This California county has decided to hand-count election ballots. How 19th century | Opinion

Other California counties have toyed with the idea of hand-counting election ballots, especially when denialism was at its peak following the 2020 election.

But now one California county has actually decided to make the switch — turning back the clock in a stunning show of bullheadedness.

The Board of Supervisors in Shasta County, a pocket of right-wing extremism in northern California, voted 3-2 to hand-count all ballots going forward — a process described as “exceptionally complex and error-prone” by the county’s top election official.

It’s the first county in California to take that misbegotten step, which plays right into the hands of conspiracy theorists who will never concede that Donald Trump lost the 2020 election.

Let’s hope it’s the last county to do so.

Cancels Dominion Voting contract

Shasta County supervisors also terminated a contract with Dominion Voting Systems — the much-maligned company that’s been falsely accused of manipulating election results.

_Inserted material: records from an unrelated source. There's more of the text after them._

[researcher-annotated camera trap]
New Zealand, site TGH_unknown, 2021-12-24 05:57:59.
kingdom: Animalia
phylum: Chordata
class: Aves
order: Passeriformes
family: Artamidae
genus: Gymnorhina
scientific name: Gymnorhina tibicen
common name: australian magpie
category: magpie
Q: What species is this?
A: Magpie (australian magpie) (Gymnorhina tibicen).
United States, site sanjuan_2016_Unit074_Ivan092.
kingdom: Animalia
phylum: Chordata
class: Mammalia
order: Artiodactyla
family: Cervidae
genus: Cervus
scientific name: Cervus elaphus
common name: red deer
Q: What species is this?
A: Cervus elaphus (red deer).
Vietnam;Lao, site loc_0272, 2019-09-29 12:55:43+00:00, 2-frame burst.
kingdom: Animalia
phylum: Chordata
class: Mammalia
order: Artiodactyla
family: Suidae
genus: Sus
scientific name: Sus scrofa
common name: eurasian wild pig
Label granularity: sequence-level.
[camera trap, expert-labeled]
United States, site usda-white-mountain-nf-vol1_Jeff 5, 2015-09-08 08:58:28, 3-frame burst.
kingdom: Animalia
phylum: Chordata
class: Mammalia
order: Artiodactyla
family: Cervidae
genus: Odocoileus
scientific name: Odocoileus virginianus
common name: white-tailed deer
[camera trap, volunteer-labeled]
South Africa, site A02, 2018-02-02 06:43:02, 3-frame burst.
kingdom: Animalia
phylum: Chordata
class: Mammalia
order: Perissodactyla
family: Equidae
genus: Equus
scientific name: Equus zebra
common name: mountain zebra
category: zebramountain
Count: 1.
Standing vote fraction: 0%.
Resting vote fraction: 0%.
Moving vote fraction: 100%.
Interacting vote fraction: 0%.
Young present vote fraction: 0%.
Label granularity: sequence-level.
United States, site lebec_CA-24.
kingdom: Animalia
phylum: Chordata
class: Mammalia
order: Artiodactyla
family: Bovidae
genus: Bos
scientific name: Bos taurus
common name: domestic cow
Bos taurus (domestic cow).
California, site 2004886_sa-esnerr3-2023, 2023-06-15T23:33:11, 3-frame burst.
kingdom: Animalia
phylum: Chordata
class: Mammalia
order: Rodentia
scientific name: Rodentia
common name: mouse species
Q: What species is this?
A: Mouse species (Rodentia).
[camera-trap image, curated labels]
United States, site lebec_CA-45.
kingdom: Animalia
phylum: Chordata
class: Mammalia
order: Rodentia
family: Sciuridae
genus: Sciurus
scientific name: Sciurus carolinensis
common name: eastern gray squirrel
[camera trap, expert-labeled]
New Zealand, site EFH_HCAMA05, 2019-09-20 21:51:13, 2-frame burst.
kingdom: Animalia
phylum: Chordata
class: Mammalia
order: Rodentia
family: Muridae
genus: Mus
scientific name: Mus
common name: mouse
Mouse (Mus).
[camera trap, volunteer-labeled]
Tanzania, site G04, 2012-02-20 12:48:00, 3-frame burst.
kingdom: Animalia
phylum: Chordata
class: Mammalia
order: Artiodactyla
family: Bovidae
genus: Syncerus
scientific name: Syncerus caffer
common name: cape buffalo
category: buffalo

It then agreed to spend $950,000 to enter into a contract for a different electronic voting system, according to the Redding Record Searchlight.

Because both state and federal law require that an electronic voting system be available to voters with disabilities, the county won’t be able to ditch machines altogether.

So, it will layer additional costs on top of paying for machines.

For a big election, hand-counting ballots will require hiring 1,300 temporary employees and will cost an estimated $1.6 million, according to a report prepared by Shasta County Clerk Cathy Darling Allen. That doesn’t include the cost of adding space to count as many as 95,000 ballots, which is the expected turnout in a presidential election.

Allen has been upfront in her opposition to the board’s decision.

“That path puts each future election at risk of failure,” she wrote in her report, “inviting litigation, threatening election results and undermining confidence in the county’s elections.”

Modern-day Luddites?

Hand-counting is used in some counties in the U.S., but they are much smaller and their ballots are shorter than California’s, which can include a multitude of candidates and ballot measures.

So why do it?

We aren’t talking about a bunch of modern-day Luddites. There have been no reports of Shasta County residents demanding that schools stop using scanning machines to score tests or that banks dismantle all ATMs and go back to counting out cash for customers.

This is specifically directed at voting machines — especially at Dominion machines. That’s absurd, especially given information that’s come to light in Dominion’s $1.6 billion defamation lawsuit against Fox News. Attorneys uncovered documents showing that not even Fox hosts believed the lies that Dominion voting machines had “stolen” the election from Donald Trump.

And now, on account of a debunked conspiracy theory, Shasta County officials want to saddle taxpayers with millions of dollars in unnecessary expenditures.

And for what? A system that will not be nearly as fail-safe as the one it already had?

There’s a reason machines were invented to take on the monotonous tasks that we humans often flub up because we’re in a hurry, we’re distracted, maybe we were up too late the night before.

“Hand-counting is a very tedious and detail-oriented process,” Allen wrote. “As workers become fatigued, more mistakes will be made, so it is important to limit the time a manual tally team works and require breaks.”

Machines are just better at that type of work, yet Shasta County’s board majority stubbornly clings to the discredited idea that they are somehow rigged. (Though not, conveniently, when it comes to counting votes that put them in office.)

It’s not their only misstep. The board majority recently decided to offer the job of county executive officer to Chriss Street, only to rescind it when it learned he was a leader of a group called New California, which wants to secede from “old California” and form a 51st state.

So why should those of us who vote in Sacramento, San Luis Obispo, Fresno or Modesto care how Shasta County runs its elections?

For one thing, this is an attempt to give truth to the lie that California’s elections are corrupt. That has to be called out wherever it happens.

Also, our system of voting should be based on best practices — not changed on a whim because a few elected officials want to cater to their political cronies. Voters should be protected from that no matter where they live.

Besides, what guarantee is there that disgruntled voters are going to trust a manual tally any more than a machine count?

Shasta County is trying to fix something that wasn’t broken as it gins up mistrust in the very democratic institutions it was tasked to uphold.

That’s spectacularly foolish — and something California’s 57 other counties should never repeat.